▶ RECORDS FOR THIS TASK
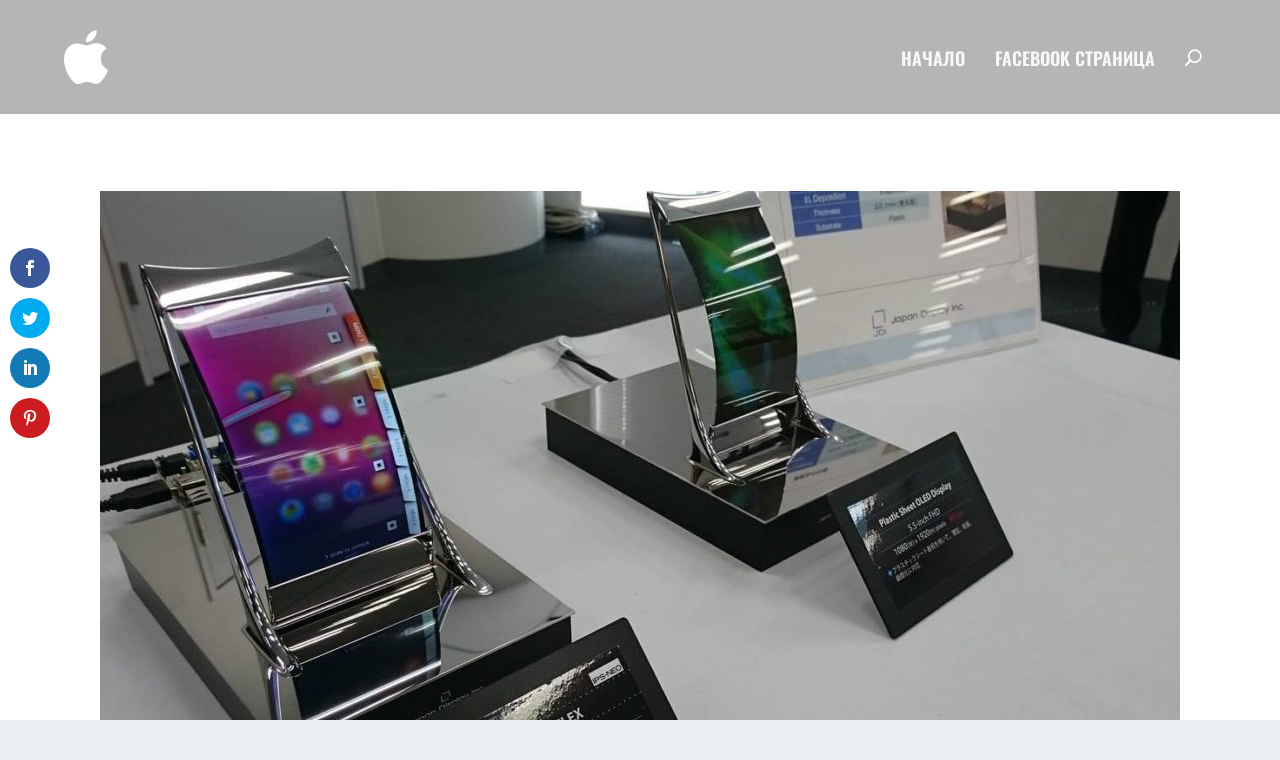

--- FILE ---
content_type: text/html; charset=utf-8
request_url: https://www.google.com/recaptcha/api2/aframe
body_size: 267
content:
<!DOCTYPE HTML><html><head><meta http-equiv="content-type" content="text/html; charset=UTF-8"></head><body><script nonce="FCHmS4Ka8iGbDdf7UsHI8A">/** Anti-fraud and anti-abuse applications only. See google.com/recaptcha */ try{var clients={'sodar':'https://pagead2.googlesyndication.com/pagead/sodar?'};window.addEventListener("message",function(a){try{if(a.source===window.parent){var b=JSON.parse(a.data);var c=clients[b['id']];if(c){var d=document.createElement('img');d.src=c+b['params']+'&rc='+(localStorage.getItem("rc::a")?sessionStorage.getItem("rc::b"):"");window.document.body.appendChild(d);sessionStorage.setItem("rc::e",parseInt(sessionStorage.getItem("rc::e")||0)+1);localStorage.setItem("rc::h",'1769259654742');}}}catch(b){}});window.parent.postMessage("_grecaptcha_ready", "*");}catch(b){}</script></body></html>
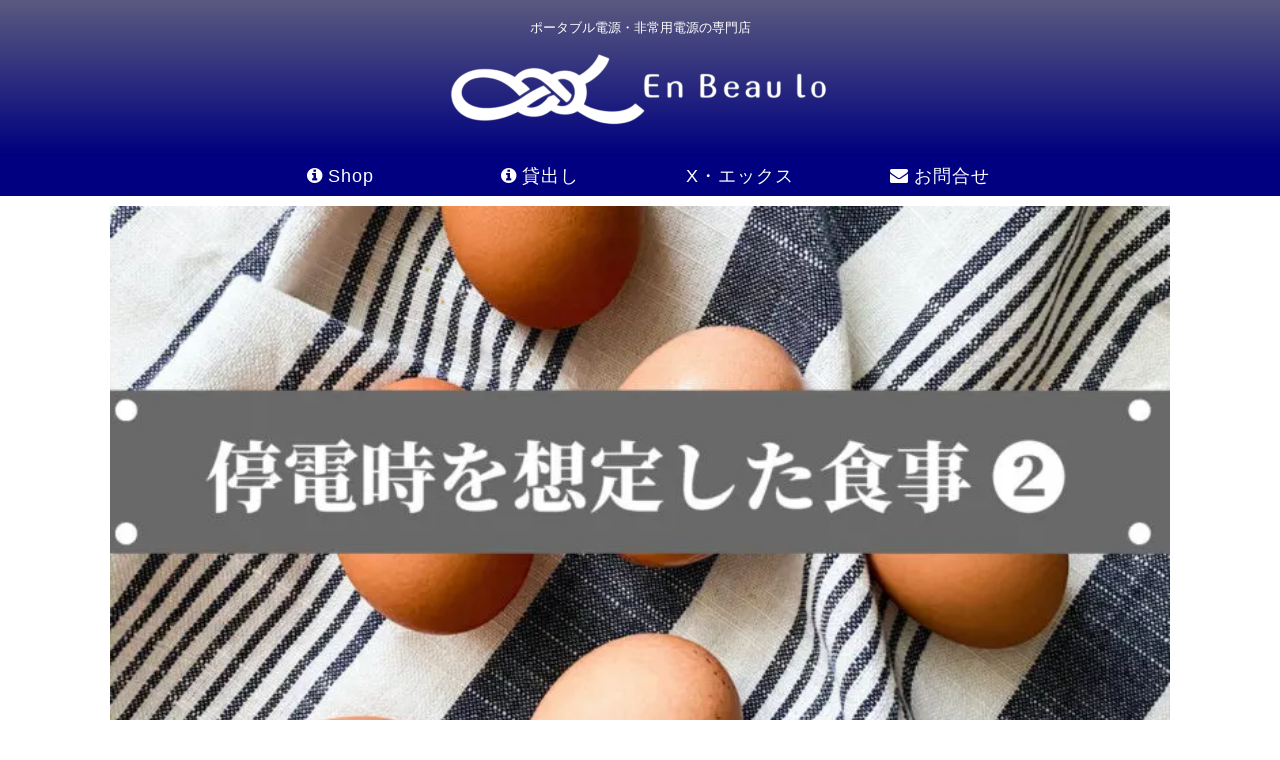

--- FILE ---
content_type: text/html; charset=utf-8
request_url: https://www.google.com/recaptcha/api2/aframe
body_size: 267
content:
<!DOCTYPE HTML><html><head><meta http-equiv="content-type" content="text/html; charset=UTF-8"></head><body><script nonce="yae66Op9DGQDxX5FVGd_og">/** Anti-fraud and anti-abuse applications only. See google.com/recaptcha */ try{var clients={'sodar':'https://pagead2.googlesyndication.com/pagead/sodar?'};window.addEventListener("message",function(a){try{if(a.source===window.parent){var b=JSON.parse(a.data);var c=clients[b['id']];if(c){var d=document.createElement('img');d.src=c+b['params']+'&rc='+(localStorage.getItem("rc::a")?sessionStorage.getItem("rc::b"):"");window.document.body.appendChild(d);sessionStorage.setItem("rc::e",parseInt(sessionStorage.getItem("rc::e")||0)+1);localStorage.setItem("rc::h",'1769016723027');}}}catch(b){}});window.parent.postMessage("_grecaptcha_ready", "*");}catch(b){}</script></body></html>

--- FILE ---
content_type: application/javascript; charset=utf-8;
request_url: https://dalc.valuecommerce.com/app3?p=887956768&_s=https%3A%2F%2Fwww.wakuto.tech%2Fegg%2F&_b=aXENjwAA-1U0D0RcCooERAqKC5ZO_g&vf=iVBORw0KGgoAAAANSUhEUgAAAAMAAAADCAYAAABWKLW%2FAAAAMElEQVQYV2NkFGP4nxHNy6DW%2F4eBsWmfyf%2FeNg2G327LGBg3cnX9Dz13j0FPYwYDAAnoDmPY04m7AAAAAElFTkSuQmCC
body_size: 658
content:
vc_linkswitch_callback({"t":"69710d8f","r":"aXENjwAL9lU0D0RcCooERAqKCJRiLQ","ub":"aXENjwAJgr40D0RcCooCsQqKBthoNA%3D%3D","vcid":"MtxR565K5fLOjI5ag5QNXmB07NzZ51MDijcvZE0MEyw","vcpub":"0.783957","p":887956768,"paypaymall.yahoo.co.jp":{"a":"2821580","m":"2201292","g":"81be81b48a"},"www.amazon.co.jp":{"a":"2614000","m":"2366370","g":"f2ee3c17aa","sp":"tag%3Dvc-22%26linkCode%3Dure"},"s":3655237,"approach.yahoo.co.jp":{"a":"2821580","m":"2201292","g":"81be81b48a"},"paypaystep.yahoo.co.jp":{"a":"2821580","m":"2201292","g":"81be81b48a"},"mini-shopping.yahoo.co.jp":{"a":"2821580","m":"2201292","g":"81be81b48a"},"shopping.geocities.jp":{"a":"2821580","m":"2201292","g":"81be81b48a"},"l":4,"shopping.yahoo.co.jp":{"a":"2821580","m":"2201292","g":"81be81b48a"}})

--- FILE ---
content_type: application/javascript; charset=utf-8;
request_url: https://dalc.valuecommerce.com/app3?p=887956768&_s=https%3A%2F%2Fwww.wakuto.tech%2Fegg%2F&vf=iVBORw0KGgoAAAANSUhEUgAAAAMAAAADCAYAAABWKLW%2FAAAAMElEQVQYV2NkFGP4nxHNy6Da%2F5OBcXetyf%2BQ4xoMv91WMjDu5ur6H%2FCsgeGiwDcGAAtHDwpN24zCAAAAAElFTkSuQmCC
body_size: 660
content:
vc_linkswitch_callback({"t":"69710d8f","r":"aXENjwAA-1U0D0RcCooERAqKC5ZO_g","ub":"aXENjgAGu300D0RcCooFuwqKC%2FAK3A%3D%3D","vcid":"UMiDB7Y5hFa-JCqySyg3qgO6vPayvB0FfXmiI4G8O1M","vcpub":"0.064341","p":887956768,"paypaymall.yahoo.co.jp":{"a":"2821580","m":"2201292","g":"67a96b328c"},"www.amazon.co.jp":{"a":"2614000","m":"2366370","g":"4cd5e46eac","sp":"tag%3Dvc-22%26linkCode%3Dure"},"s":3655237,"approach.yahoo.co.jp":{"a":"2821580","m":"2201292","g":"67a96b328c"},"paypaystep.yahoo.co.jp":{"a":"2821580","m":"2201292","g":"67a96b328c"},"mini-shopping.yahoo.co.jp":{"a":"2821580","m":"2201292","g":"67a96b328c"},"shopping.geocities.jp":{"a":"2821580","m":"2201292","g":"67a96b328c"},"l":4,"shopping.yahoo.co.jp":{"a":"2821580","m":"2201292","g":"67a96b328c"}})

▶ TASK DETAILS
Every word of the material above should be copied exactly; no pictures.

▶ TASK SOLUTION
--- FILE ---
content_type: text/html; charset=utf-8
request_url: https://www.google.com/recaptcha/api2/aframe
body_size: 267
content:
<!DOCTYPE HTML><html><head><meta http-equiv="content-type" content="text/html; charset=UTF-8"></head><body><script nonce="FCHmS4Ka8iGbDdf7UsHI8A">/** Anti-fraud and anti-abuse applications only. See google.com/recaptcha */ try{var clients={'sodar':'https://pagead2.googlesyndication.com/pagead/sodar?'};window.addEventListener("message",function(a){try{if(a.source===window.parent){var b=JSON.parse(a.data);var c=clients[b['id']];if(c){var d=document.createElement('img');d.src=c+b['params']+'&rc='+(localStorage.getItem("rc::a")?sessionStorage.getItem("rc::b"):"");window.document.body.appendChild(d);sessionStorage.setItem("rc::e",parseInt(sessionStorage.getItem("rc::e")||0)+1);localStorage.setItem("rc::h",'1769259654742');}}}catch(b){}});window.parent.postMessage("_grecaptcha_ready", "*");}catch(b){}</script></body></html>

--- FILE ---
content_type: text/html; charset=utf-8
request_url: https://www.google.com/recaptcha/api2/aframe
body_size: 267
content:
<!DOCTYPE HTML><html><head><meta http-equiv="content-type" content="text/html; charset=UTF-8"></head><body><script nonce="yae66Op9DGQDxX5FVGd_og">/** Anti-fraud and anti-abuse applications only. See google.com/recaptcha */ try{var clients={'sodar':'https://pagead2.googlesyndication.com/pagead/sodar?'};window.addEventListener("message",function(a){try{if(a.source===window.parent){var b=JSON.parse(a.data);var c=clients[b['id']];if(c){var d=document.createElement('img');d.src=c+b['params']+'&rc='+(localStorage.getItem("rc::a")?sessionStorage.getItem("rc::b"):"");window.document.body.appendChild(d);sessionStorage.setItem("rc::e",parseInt(sessionStorage.getItem("rc::e")||0)+1);localStorage.setItem("rc::h",'1769016723027');}}}catch(b){}});window.parent.postMessage("_grecaptcha_ready", "*");}catch(b){}</script></body></html>

--- FILE ---
content_type: application/javascript; charset=utf-8;
request_url: https://dalc.valuecommerce.com/app3?p=887956768&_s=https%3A%2F%2Fwww.wakuto.tech%2Fegg%2F&_b=aXENjwAA-1U0D0RcCooERAqKC5ZO_g&vf=iVBORw0KGgoAAAANSUhEUgAAAAMAAAADCAYAAABWKLW%2FAAAAMElEQVQYV2NkFGP4nxHNy6DW%2F4eBsWmfyf%2FeNg2G327LGBg3cnX9Dz13j0FPYwYDAAnoDmPY04m7AAAAAElFTkSuQmCC
body_size: 658
content:
vc_linkswitch_callback({"t":"69710d8f","r":"aXENjwAL9lU0D0RcCooERAqKCJRiLQ","ub":"aXENjwAJgr40D0RcCooCsQqKBthoNA%3D%3D","vcid":"MtxR565K5fLOjI5ag5QNXmB07NzZ51MDijcvZE0MEyw","vcpub":"0.783957","p":887956768,"paypaymall.yahoo.co.jp":{"a":"2821580","m":"2201292","g":"81be81b48a"},"www.amazon.co.jp":{"a":"2614000","m":"2366370","g":"f2ee3c17aa","sp":"tag%3Dvc-22%26linkCode%3Dure"},"s":3655237,"approach.yahoo.co.jp":{"a":"2821580","m":"2201292","g":"81be81b48a"},"paypaystep.yahoo.co.jp":{"a":"2821580","m":"2201292","g":"81be81b48a"},"mini-shopping.yahoo.co.jp":{"a":"2821580","m":"2201292","g":"81be81b48a"},"shopping.geocities.jp":{"a":"2821580","m":"2201292","g":"81be81b48a"},"l":4,"shopping.yahoo.co.jp":{"a":"2821580","m":"2201292","g":"81be81b48a"}})

--- FILE ---
content_type: application/javascript; charset=utf-8;
request_url: https://dalc.valuecommerce.com/app3?p=887956768&_s=https%3A%2F%2Fwww.wakuto.tech%2Fegg%2F&vf=iVBORw0KGgoAAAANSUhEUgAAAAMAAAADCAYAAABWKLW%2FAAAAMElEQVQYV2NkFGP4nxHNy6Da%2F5OBcXetyf%2BQ4xoMv91WMjDu5ur6H%2FCsgeGiwDcGAAtHDwpN24zCAAAAAElFTkSuQmCC
body_size: 660
content:
vc_linkswitch_callback({"t":"69710d8f","r":"aXENjwAA-1U0D0RcCooERAqKC5ZO_g","ub":"aXENjgAGu300D0RcCooFuwqKC%2FAK3A%3D%3D","vcid":"UMiDB7Y5hFa-JCqySyg3qgO6vPayvB0FfXmiI4G8O1M","vcpub":"0.064341","p":887956768,"paypaymall.yahoo.co.jp":{"a":"2821580","m":"2201292","g":"67a96b328c"},"www.amazon.co.jp":{"a":"2614000","m":"2366370","g":"4cd5e46eac","sp":"tag%3Dvc-22%26linkCode%3Dure"},"s":3655237,"approach.yahoo.co.jp":{"a":"2821580","m":"2201292","g":"67a96b328c"},"paypaystep.yahoo.co.jp":{"a":"2821580","m":"2201292","g":"67a96b328c"},"mini-shopping.yahoo.co.jp":{"a":"2821580","m":"2201292","g":"67a96b328c"},"shopping.geocities.jp":{"a":"2821580","m":"2201292","g":"67a96b328c"},"l":4,"shopping.yahoo.co.jp":{"a":"2821580","m":"2201292","g":"67a96b328c"}})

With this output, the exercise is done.